Friday, August 21, 2015
Hike: North Wilderness Loop – Little Lake Creek Wilderness, Sam Houston National Forest – near Richards, TX
Weather: rainy, humid, mid 70s, overcast
Hikers: Ian, Court
Length: 6.93 miles
Court and I were in Navasota visiting her family for the weekend so we decided to go back and do more of the Lone Star Hiking Trail in the Sam Houston National Forest, about 30 minutes east. We had done the Richards Loop a couple of years ago, which is the first part (westernmost) of the Lone Star Hiking Trail. The loop we did today, the North Wilderness Loop, includes the second part of the LSHT. Sam Houston National Forest looks a lot like Endor. Trees everywhere.
We hit the trail just after 8am. No one at the parking lot. This trail doesn’t get a lot of traffic. There was a 30% chance of rain so we had our rain jackets. I was kinda hoping it would rain, as I haven’t had a chance to use my jacket on the trail yet. I would get my wish later on.
There was a register at the trail head, but no blank register cards. I took a handful out of the register and they were all at least several months old. We continued into the forest and dealt with some pretty bad mud at the beginning. It also soon became apparent that a spider stick was very necessary. Our pace for the first half of the trail was just over 1 mph, mainly because about every 10 feet we had to slow to clear yet another web out of the way. I didn’t take any direct spider hits to the face, but came close several times.

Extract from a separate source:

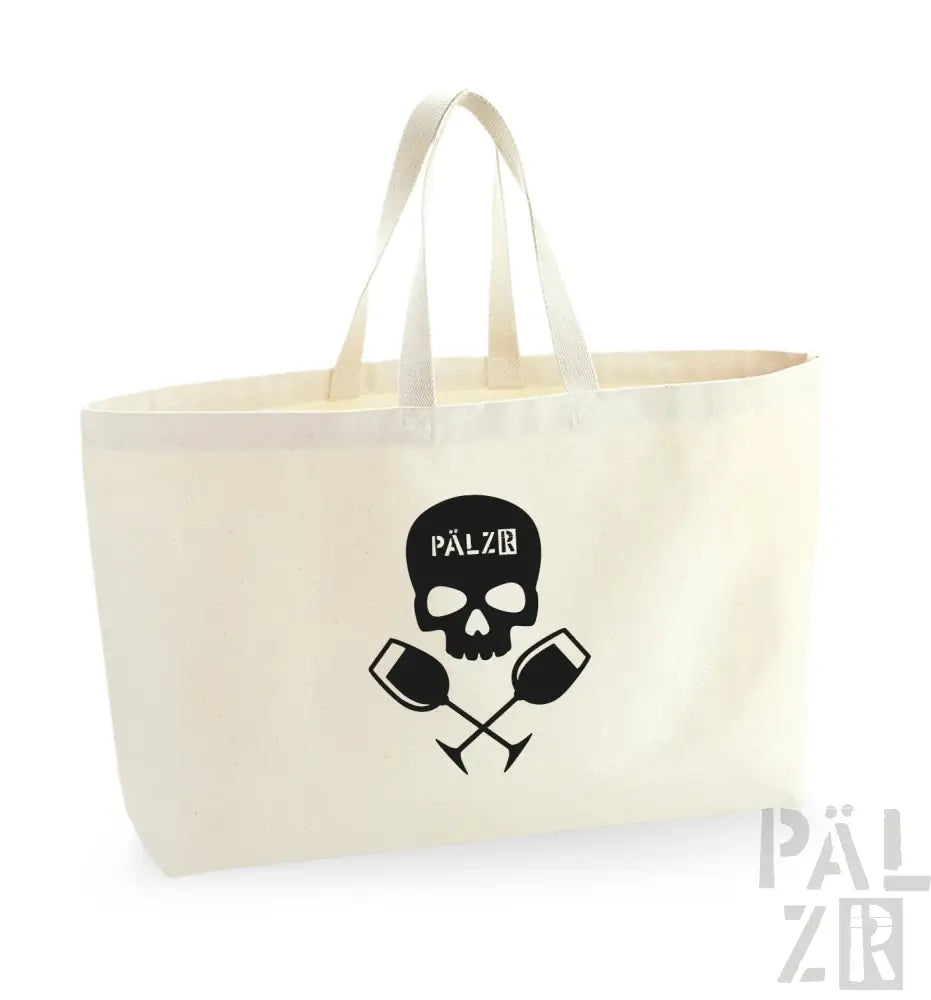 Creme-Farbtasche mit schwarzem Totenkopf- und Kreuzknochen-Design mit gekreuzten Weingläsern, ‚palzr‘-Logo auf dem Schädel.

We quickly split off from the LSHT after half a mile to the North Wilderness Trail. This was not nearly as well maintained as the main LSHT. Bushwhacking and spiders made for an interesting morning. The art of using a spider stick is essentially waving the stick up and down in front of you while you walk to clear the webs. After a while I actually started to develop blisters on my hands where the stick was rubbing, so I had to use the leukotape usually reserved for my feet on my hands. At the end of the day, I found out the hard way about how sticky it was.
The trail is very flat, save for a couple of creek crossings (Little Lake Creek being the main one), but they were all dry due to the lack of rain the past couple of months. At one of those crossings Court spotted a HUGE spider on a tree, just sitting there, staring at us, plotting our demise. You can’t tell from this photo, but he was easily as big as my palm. I got as close as I dared with the camera and we continued on.
We decided to cut the loop a bit shorter than we planned, due to our slow going at first. We came to a forest service road just before the end of the North Wilderness Trail and decided to take it down to its intersection with the main LSHT and head back. Just as we hit the road, the clouds started to gather and thunder started to roll. We got out our rain jackets and donned them just in time as a heavy downpour engulfed us.
Court was not a fan of the rain, but it wasn’t that bad. Our jackets held up great (Marmot Precips). I had used a trash bag as my pack liner and everything inside was kept dry. The rain only held up for about 15 minutes and by the time we reached the intersection with the LSHT it had let up and we headed back onto the trail. However, we soon got a phone call in the middle of the Wilderness (I feel that isn’t supposed to happen) from Court’s mom telling us that a large storm was heading our way. We had about 3.5 miles to get back to the car, so we quickened the pace. Luckily, the rain had downed a lot of the spider webs and the trail was much more clear on the way back, so we were able to make good time.
We crossed back over Little Lake Creek, which was flowing pretty decently now after the rain. We got back to the car safe and sound, but with very wet shoes. The fabled storm never materialized and the weather actually cleared up a bit on the way home.
Overall, it was a nice adventure, but honestly, not one of our better hikes. The trails are really overgrown. I’m not sure if it’s just this western part of the LHST, but the going is slow and the spiders in the summertime are just horrendous. I may try and come out here solo and do different parts of the trail in the future, probably nearer the winter time to hold off the spiders a bit, but this will probably be the last venture here for a while. Still beats a day in the office though.
Looks a lot like our woods in the Lost Pines, Ian. Don’t you think? Except we have more pine trees and fewer deciduous ones.
Yep. East Texas. I need more mountains though.
Hello. we are planning to go there next weekend and this is our first time to do hiking in a national forest. any advise which side or trails do we need to start. I mean beginners trail 🙂
Check out the LSHT site at lonestartrail.org. Plenty of info there, but I would say the actual Lone Star Hiking Trail is a lot more kept up than some of the side trails. We were bushwhacking quite a bit on the side trails. Get out there early. It’s beautiful to watch the rising sun come through the trees.